[Instructions for the task] Write out, exactly as they appear, only the lines running from the line with "kingdom: Animalia" to the final line of the listing; include both.

--- START ---

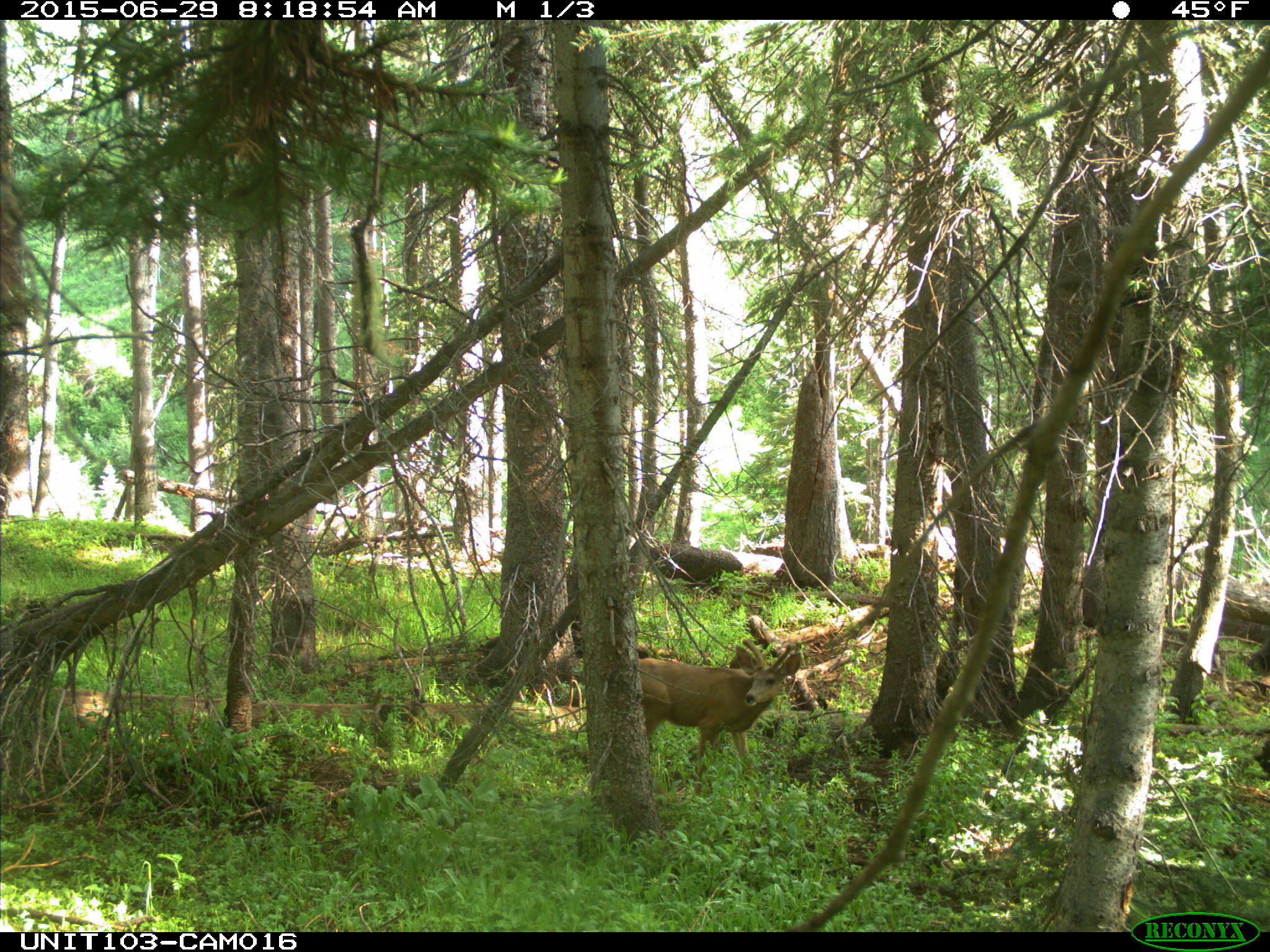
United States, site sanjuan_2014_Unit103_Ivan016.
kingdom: Animalia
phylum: Chordata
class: Mammalia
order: Artiodactyla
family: Cervidae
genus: Odocoileus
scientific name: Odocoileus hemionus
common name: mule deer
Odocoileus hemionus (mule deer).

--- END ---

[Output for this exercise]
kingdom: Animalia
phylum: Chordata
class: Mammalia
order: Artiodactyla
family: Cervidae
genus: Odocoileus
scientific name: Odocoileus hemionus
common name: mule deer
Odocoileus hemionus (mule deer).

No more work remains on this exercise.